Глушак места себе не находил, обнаружив эту пропажу. Весь вечер и всю ночь не спал, все прислушивался, когда вернется Евхим. Тот зашаркал пьяно под окнами, заскрипел воротами только под утро. Старик едва удержал себя, чтоб не кинуться, не дать волю своему гневу, но внял голосу рассудка: все равно с пьяным о чем говорить. Слышал, как Евхим медленно протащился впотьмах по своей половине, как стукнул кружкой по ведру, долго пил воду, бревном свалился на кровать.
Весь день ждал Глушак момента, чтоб снова начать трудный разговор. Только после обеда, когда Евхим, прислонясь к косяку, закурил цигарку, безразлично пустил струйку синего дыма, старик почувствовал, что можно начать.
— Где сапоги хромовые? — спросил сдержанно, почти спокойно. Впился глазами в сына.
Евхим и бровью не повел. Будто ждал. Пустил еще струйку дыма.
— Где были, там нет. Продал…
— Продал… Кому ето?
— А не все равно, кому?
— Гроши получил? — не отступал Глушак. Взгляд обострился в злобе.
— Получил.
— Сколько взял?
— Сколько можно было, столько взял…
— А все-таки сколько?
— Не много. Да и, сказать, не мало…
— Где они, твои гроши?
— Какие при мне, — Евхим говорил так, будто издевался, — а какие израсходовал…

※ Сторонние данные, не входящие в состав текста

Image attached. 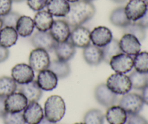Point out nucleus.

Глушака затрясло от гнева.
— И пиджак израсходовал?!
Евхим перестал дымить. Выпрямился, сказал покладисто:
— Тато, не надо так…
Но старик не мог уже остановиться:
— Скоро все израсходуешь! Все на водку пустишь! Все добро!..

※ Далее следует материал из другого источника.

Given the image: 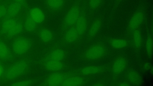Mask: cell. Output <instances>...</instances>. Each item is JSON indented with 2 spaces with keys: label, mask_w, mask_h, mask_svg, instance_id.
Returning a JSON list of instances; mask_svg holds the SVG:
<instances>
[{
  "label": "cell",
  "mask_w": 153,
  "mask_h": 86,
  "mask_svg": "<svg viewBox=\"0 0 153 86\" xmlns=\"http://www.w3.org/2000/svg\"><path fill=\"white\" fill-rule=\"evenodd\" d=\"M108 52V47L102 41H98L87 50L85 57L89 61H98L105 57Z\"/></svg>",
  "instance_id": "6da1fadb"
},
{
  "label": "cell",
  "mask_w": 153,
  "mask_h": 86,
  "mask_svg": "<svg viewBox=\"0 0 153 86\" xmlns=\"http://www.w3.org/2000/svg\"><path fill=\"white\" fill-rule=\"evenodd\" d=\"M83 3L82 0H75L65 16L64 24L66 27L75 24L79 16Z\"/></svg>",
  "instance_id": "7a4b0ae2"
},
{
  "label": "cell",
  "mask_w": 153,
  "mask_h": 86,
  "mask_svg": "<svg viewBox=\"0 0 153 86\" xmlns=\"http://www.w3.org/2000/svg\"><path fill=\"white\" fill-rule=\"evenodd\" d=\"M145 14L143 9L139 8L132 14L128 22L126 28L127 35L129 36L132 33L139 27L144 19Z\"/></svg>",
  "instance_id": "3957f363"
},
{
  "label": "cell",
  "mask_w": 153,
  "mask_h": 86,
  "mask_svg": "<svg viewBox=\"0 0 153 86\" xmlns=\"http://www.w3.org/2000/svg\"><path fill=\"white\" fill-rule=\"evenodd\" d=\"M128 66L127 58L123 55L116 57L112 62L109 69L112 75L115 77L118 76L124 72Z\"/></svg>",
  "instance_id": "277c9868"
},
{
  "label": "cell",
  "mask_w": 153,
  "mask_h": 86,
  "mask_svg": "<svg viewBox=\"0 0 153 86\" xmlns=\"http://www.w3.org/2000/svg\"><path fill=\"white\" fill-rule=\"evenodd\" d=\"M86 4L83 3L79 17L76 22L75 28L79 35H83L87 30L88 24L87 9Z\"/></svg>",
  "instance_id": "5b68a950"
},
{
  "label": "cell",
  "mask_w": 153,
  "mask_h": 86,
  "mask_svg": "<svg viewBox=\"0 0 153 86\" xmlns=\"http://www.w3.org/2000/svg\"><path fill=\"white\" fill-rule=\"evenodd\" d=\"M27 66L24 61L17 62L10 67L5 72V77L8 79L14 78L22 73Z\"/></svg>",
  "instance_id": "8992f818"
},
{
  "label": "cell",
  "mask_w": 153,
  "mask_h": 86,
  "mask_svg": "<svg viewBox=\"0 0 153 86\" xmlns=\"http://www.w3.org/2000/svg\"><path fill=\"white\" fill-rule=\"evenodd\" d=\"M30 46V43L27 39L21 37L14 41L13 44V49L16 54L21 55L26 52Z\"/></svg>",
  "instance_id": "52a82bcc"
},
{
  "label": "cell",
  "mask_w": 153,
  "mask_h": 86,
  "mask_svg": "<svg viewBox=\"0 0 153 86\" xmlns=\"http://www.w3.org/2000/svg\"><path fill=\"white\" fill-rule=\"evenodd\" d=\"M109 69L105 65H94L87 66L81 70V73L84 75H98L105 72Z\"/></svg>",
  "instance_id": "ba28073f"
},
{
  "label": "cell",
  "mask_w": 153,
  "mask_h": 86,
  "mask_svg": "<svg viewBox=\"0 0 153 86\" xmlns=\"http://www.w3.org/2000/svg\"><path fill=\"white\" fill-rule=\"evenodd\" d=\"M46 8L51 12H59L62 10L66 4L65 0H44Z\"/></svg>",
  "instance_id": "9c48e42d"
},
{
  "label": "cell",
  "mask_w": 153,
  "mask_h": 86,
  "mask_svg": "<svg viewBox=\"0 0 153 86\" xmlns=\"http://www.w3.org/2000/svg\"><path fill=\"white\" fill-rule=\"evenodd\" d=\"M125 78L127 82L131 85L139 86L142 84L141 76L135 70H130L127 71L125 74Z\"/></svg>",
  "instance_id": "30bf717a"
},
{
  "label": "cell",
  "mask_w": 153,
  "mask_h": 86,
  "mask_svg": "<svg viewBox=\"0 0 153 86\" xmlns=\"http://www.w3.org/2000/svg\"><path fill=\"white\" fill-rule=\"evenodd\" d=\"M108 43L113 48L120 50L127 47L131 44L129 39L123 38H112L109 39Z\"/></svg>",
  "instance_id": "8fae6325"
},
{
  "label": "cell",
  "mask_w": 153,
  "mask_h": 86,
  "mask_svg": "<svg viewBox=\"0 0 153 86\" xmlns=\"http://www.w3.org/2000/svg\"><path fill=\"white\" fill-rule=\"evenodd\" d=\"M103 18L101 16L96 17L91 25L88 32L90 38L95 37L100 31L103 24Z\"/></svg>",
  "instance_id": "7c38bea8"
},
{
  "label": "cell",
  "mask_w": 153,
  "mask_h": 86,
  "mask_svg": "<svg viewBox=\"0 0 153 86\" xmlns=\"http://www.w3.org/2000/svg\"><path fill=\"white\" fill-rule=\"evenodd\" d=\"M131 39V44L134 49L136 50H139L143 44V39L140 27L134 31L130 36Z\"/></svg>",
  "instance_id": "4fadbf2b"
},
{
  "label": "cell",
  "mask_w": 153,
  "mask_h": 86,
  "mask_svg": "<svg viewBox=\"0 0 153 86\" xmlns=\"http://www.w3.org/2000/svg\"><path fill=\"white\" fill-rule=\"evenodd\" d=\"M65 79V77L63 74L59 73H55L49 77L47 81V84L51 86L62 85Z\"/></svg>",
  "instance_id": "5bb4252c"
},
{
  "label": "cell",
  "mask_w": 153,
  "mask_h": 86,
  "mask_svg": "<svg viewBox=\"0 0 153 86\" xmlns=\"http://www.w3.org/2000/svg\"><path fill=\"white\" fill-rule=\"evenodd\" d=\"M29 15L37 24L42 22L45 19L43 12L38 7H34L31 9L29 12Z\"/></svg>",
  "instance_id": "9a60e30c"
},
{
  "label": "cell",
  "mask_w": 153,
  "mask_h": 86,
  "mask_svg": "<svg viewBox=\"0 0 153 86\" xmlns=\"http://www.w3.org/2000/svg\"><path fill=\"white\" fill-rule=\"evenodd\" d=\"M104 0H88L87 7L89 15L98 11L103 5Z\"/></svg>",
  "instance_id": "2e32d148"
},
{
  "label": "cell",
  "mask_w": 153,
  "mask_h": 86,
  "mask_svg": "<svg viewBox=\"0 0 153 86\" xmlns=\"http://www.w3.org/2000/svg\"><path fill=\"white\" fill-rule=\"evenodd\" d=\"M45 66L48 70L57 71L61 70L63 67V64L61 61L51 60L47 57L45 63Z\"/></svg>",
  "instance_id": "e0dca14e"
},
{
  "label": "cell",
  "mask_w": 153,
  "mask_h": 86,
  "mask_svg": "<svg viewBox=\"0 0 153 86\" xmlns=\"http://www.w3.org/2000/svg\"><path fill=\"white\" fill-rule=\"evenodd\" d=\"M16 20L7 14L4 17L1 26V32L2 33L7 34Z\"/></svg>",
  "instance_id": "ac0fdd59"
},
{
  "label": "cell",
  "mask_w": 153,
  "mask_h": 86,
  "mask_svg": "<svg viewBox=\"0 0 153 86\" xmlns=\"http://www.w3.org/2000/svg\"><path fill=\"white\" fill-rule=\"evenodd\" d=\"M83 82L84 80L81 77L74 76L65 79L61 86H79L82 85Z\"/></svg>",
  "instance_id": "d6986e66"
},
{
  "label": "cell",
  "mask_w": 153,
  "mask_h": 86,
  "mask_svg": "<svg viewBox=\"0 0 153 86\" xmlns=\"http://www.w3.org/2000/svg\"><path fill=\"white\" fill-rule=\"evenodd\" d=\"M23 29V26L21 23L16 20L10 29L7 35L9 37L15 36L20 33Z\"/></svg>",
  "instance_id": "ffe728a7"
},
{
  "label": "cell",
  "mask_w": 153,
  "mask_h": 86,
  "mask_svg": "<svg viewBox=\"0 0 153 86\" xmlns=\"http://www.w3.org/2000/svg\"><path fill=\"white\" fill-rule=\"evenodd\" d=\"M11 56V52L8 47L4 43L0 41V59L6 60Z\"/></svg>",
  "instance_id": "44dd1931"
},
{
  "label": "cell",
  "mask_w": 153,
  "mask_h": 86,
  "mask_svg": "<svg viewBox=\"0 0 153 86\" xmlns=\"http://www.w3.org/2000/svg\"><path fill=\"white\" fill-rule=\"evenodd\" d=\"M78 35L75 27H72L66 32L65 35V39L67 42H72L76 40Z\"/></svg>",
  "instance_id": "7402d4cb"
},
{
  "label": "cell",
  "mask_w": 153,
  "mask_h": 86,
  "mask_svg": "<svg viewBox=\"0 0 153 86\" xmlns=\"http://www.w3.org/2000/svg\"><path fill=\"white\" fill-rule=\"evenodd\" d=\"M21 6L20 4L15 2L11 3L7 9L8 15L11 17L16 16L19 13Z\"/></svg>",
  "instance_id": "603a6c76"
},
{
  "label": "cell",
  "mask_w": 153,
  "mask_h": 86,
  "mask_svg": "<svg viewBox=\"0 0 153 86\" xmlns=\"http://www.w3.org/2000/svg\"><path fill=\"white\" fill-rule=\"evenodd\" d=\"M48 57L50 59L61 61L64 58V53L62 50L57 49L52 51Z\"/></svg>",
  "instance_id": "cb8c5ba5"
},
{
  "label": "cell",
  "mask_w": 153,
  "mask_h": 86,
  "mask_svg": "<svg viewBox=\"0 0 153 86\" xmlns=\"http://www.w3.org/2000/svg\"><path fill=\"white\" fill-rule=\"evenodd\" d=\"M37 23L31 18L29 15L26 18L25 23V27L28 31H32L36 28Z\"/></svg>",
  "instance_id": "d4e9b609"
},
{
  "label": "cell",
  "mask_w": 153,
  "mask_h": 86,
  "mask_svg": "<svg viewBox=\"0 0 153 86\" xmlns=\"http://www.w3.org/2000/svg\"><path fill=\"white\" fill-rule=\"evenodd\" d=\"M39 36L43 41L46 42L51 40L53 35L50 30L47 29H43L39 32Z\"/></svg>",
  "instance_id": "484cf974"
},
{
  "label": "cell",
  "mask_w": 153,
  "mask_h": 86,
  "mask_svg": "<svg viewBox=\"0 0 153 86\" xmlns=\"http://www.w3.org/2000/svg\"><path fill=\"white\" fill-rule=\"evenodd\" d=\"M146 48L147 56L149 58H152L153 53V39L152 36L150 35H148L146 38Z\"/></svg>",
  "instance_id": "4316f807"
},
{
  "label": "cell",
  "mask_w": 153,
  "mask_h": 86,
  "mask_svg": "<svg viewBox=\"0 0 153 86\" xmlns=\"http://www.w3.org/2000/svg\"><path fill=\"white\" fill-rule=\"evenodd\" d=\"M7 13V9L4 5H0V18L4 17Z\"/></svg>",
  "instance_id": "83f0119b"
},
{
  "label": "cell",
  "mask_w": 153,
  "mask_h": 86,
  "mask_svg": "<svg viewBox=\"0 0 153 86\" xmlns=\"http://www.w3.org/2000/svg\"><path fill=\"white\" fill-rule=\"evenodd\" d=\"M30 84L29 81H24L17 82L13 84L12 86H28Z\"/></svg>",
  "instance_id": "f1b7e54d"
},
{
  "label": "cell",
  "mask_w": 153,
  "mask_h": 86,
  "mask_svg": "<svg viewBox=\"0 0 153 86\" xmlns=\"http://www.w3.org/2000/svg\"><path fill=\"white\" fill-rule=\"evenodd\" d=\"M152 67V66L151 64L148 62L145 63L143 66V68L145 71L149 70Z\"/></svg>",
  "instance_id": "f546056e"
},
{
  "label": "cell",
  "mask_w": 153,
  "mask_h": 86,
  "mask_svg": "<svg viewBox=\"0 0 153 86\" xmlns=\"http://www.w3.org/2000/svg\"><path fill=\"white\" fill-rule=\"evenodd\" d=\"M123 0H115L113 9H115Z\"/></svg>",
  "instance_id": "4dcf8cb0"
},
{
  "label": "cell",
  "mask_w": 153,
  "mask_h": 86,
  "mask_svg": "<svg viewBox=\"0 0 153 86\" xmlns=\"http://www.w3.org/2000/svg\"><path fill=\"white\" fill-rule=\"evenodd\" d=\"M14 2L20 4L21 6L25 4V0H13Z\"/></svg>",
  "instance_id": "1f68e13d"
},
{
  "label": "cell",
  "mask_w": 153,
  "mask_h": 86,
  "mask_svg": "<svg viewBox=\"0 0 153 86\" xmlns=\"http://www.w3.org/2000/svg\"><path fill=\"white\" fill-rule=\"evenodd\" d=\"M118 85H117L118 86H129L131 85L127 82H122L119 83L118 84Z\"/></svg>",
  "instance_id": "d6a6232c"
},
{
  "label": "cell",
  "mask_w": 153,
  "mask_h": 86,
  "mask_svg": "<svg viewBox=\"0 0 153 86\" xmlns=\"http://www.w3.org/2000/svg\"><path fill=\"white\" fill-rule=\"evenodd\" d=\"M4 73V70L0 64V78L2 76Z\"/></svg>",
  "instance_id": "836d02e7"
},
{
  "label": "cell",
  "mask_w": 153,
  "mask_h": 86,
  "mask_svg": "<svg viewBox=\"0 0 153 86\" xmlns=\"http://www.w3.org/2000/svg\"></svg>",
  "instance_id": "e575fe53"
}]
</instances>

Евхим глянул на него невесело, с сожалением. Как на малого, что досаждает неразумно.
— Зачем ето все, тато… Или вы ребенок, не видите ничего?

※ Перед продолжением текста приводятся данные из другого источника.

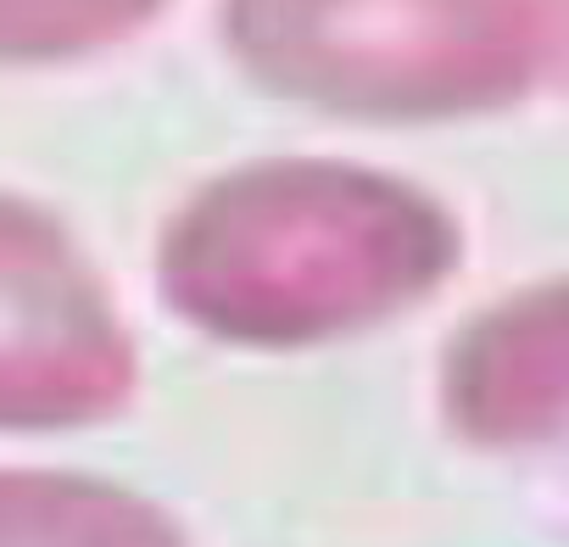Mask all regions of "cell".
Returning a JSON list of instances; mask_svg holds the SVG:
<instances>
[{
  "instance_id": "3",
  "label": "cell",
  "mask_w": 569,
  "mask_h": 547,
  "mask_svg": "<svg viewBox=\"0 0 569 547\" xmlns=\"http://www.w3.org/2000/svg\"><path fill=\"white\" fill-rule=\"evenodd\" d=\"M140 358L73 229L0 190V436L84 430L129 408Z\"/></svg>"
},
{
  "instance_id": "1",
  "label": "cell",
  "mask_w": 569,
  "mask_h": 547,
  "mask_svg": "<svg viewBox=\"0 0 569 547\" xmlns=\"http://www.w3.org/2000/svg\"><path fill=\"white\" fill-rule=\"evenodd\" d=\"M458 262L452 218L352 162L279 157L207 179L157 240V291L207 341L297 352L425 302Z\"/></svg>"
},
{
  "instance_id": "2",
  "label": "cell",
  "mask_w": 569,
  "mask_h": 547,
  "mask_svg": "<svg viewBox=\"0 0 569 547\" xmlns=\"http://www.w3.org/2000/svg\"><path fill=\"white\" fill-rule=\"evenodd\" d=\"M218 34L273 101L436 123L530 96L569 51V0H223Z\"/></svg>"
},
{
  "instance_id": "6",
  "label": "cell",
  "mask_w": 569,
  "mask_h": 547,
  "mask_svg": "<svg viewBox=\"0 0 569 547\" xmlns=\"http://www.w3.org/2000/svg\"><path fill=\"white\" fill-rule=\"evenodd\" d=\"M168 0H0V68L101 57L162 18Z\"/></svg>"
},
{
  "instance_id": "5",
  "label": "cell",
  "mask_w": 569,
  "mask_h": 547,
  "mask_svg": "<svg viewBox=\"0 0 569 547\" xmlns=\"http://www.w3.org/2000/svg\"><path fill=\"white\" fill-rule=\"evenodd\" d=\"M0 547H184V530L168 508L112 480L0 469Z\"/></svg>"
},
{
  "instance_id": "4",
  "label": "cell",
  "mask_w": 569,
  "mask_h": 547,
  "mask_svg": "<svg viewBox=\"0 0 569 547\" xmlns=\"http://www.w3.org/2000/svg\"><path fill=\"white\" fill-rule=\"evenodd\" d=\"M447 419L486 447L569 436V286L525 291L463 330L447 358Z\"/></svg>"
}]
</instances>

— Ты видишь! Залил глаза водкой!
— Оттого, тато, и залил, что вижу все…
Евхим говорил очень откровенно, с большим волнением, и старику это передалось. Почувствовал болезненную правду сыновних слов, растерянно, больше по обязанности попрекнул:
— Через какую-то голодранку света не видишь!
— Тато, не трогайте, — попросил Евхим незлобиво. Добавил доверительно: — Не в одном етом беда. — Глушак почувствовал зловещее, когда сын сказал: —Ето мы переживем! — Он не докончил, однако в том недосказанном, старик чуял, есть большее, худшее! Евхим не дал старику вести спор дальше, попросил: — Поговорим про ето потом. Что-то трудно сразу после обеда…
Он вышел, и вскоре старик услышал, как в соседней половине скрипнула кровать.
Вечером Евхим пришел снова. Когда хлебали борщ, ввалился Прокоп Лесун, буркнул «добрый вечер в хату»; поблагодарив, как заведено, за обязательное приглашение к столу, глыбой опустился на диван. Поужинав, Евхим не торопился, как обычно; опершись о косяк, задумчиво дымил цигаркой. Будто только что прервали дневной разговор, сказал отцу:
— Жить, тато, все равно не дадут…
Старик так же незлобиво, наставительно возразил. Дадут, не дадут, а держаться надо.
— А если я не могу! Характер у меня горячий, знаете ж!
— Характер сдерживать надо! Не распускать!
— А если не умею я?
Старик, с осторожностью поглядывая на Лесуна, сдержанно и твердо произнес:
— Надо уметь! При теперешнем положении надо всему научиться!
— А я вот не умею!
— Надо уметь!
Евхим не ответил. Дымил цигаркой, думал о чем-то. Докурил, кинул под ноги, растер опорком сильно, злобно. Потом заговорил с горячностью, как о наболевшем:
— Работаешь на кого-то, как батрак!.. Работаешь, а он, жаба, придет да вычистит под метлу! Будто ето не твое, а его! Командуют всякие, а ты слова не скажи!.. Ей-бо, — с лютой откровенностью, с тем внезапным неудержимым упорством, которого всегда опасался старик, предсказал: — Не ручаюсь, стукну я когда-нибудь етого Даметикова! Стукну так, что свинячье попрет из него! Ей-бо! Руки давно чешутся!
Старик кинул взгляд на Прокопа, недовольно буркнул:
— Плетешь всякое!.. Человек и правда подумает…
— Правда, тато! — не хотел ничего понимать Евхим. — Стукну! Терпение уже лопнуло!
— Не болтай! Сдурел совсем!
Евхим будто и не слышал старика.
— Только вас от да матку жалко, дак и держусь. А так давно б!
— Сдурел совсем! — замотал Глушак головой, посматривая дружески на Лесуна, как бы прося не принимать всерьез.
Прокоп слушал Евхима угрюмо, обеспокоенно.
Евхим неожиданно весело дернул плечами, закинул руки за голову.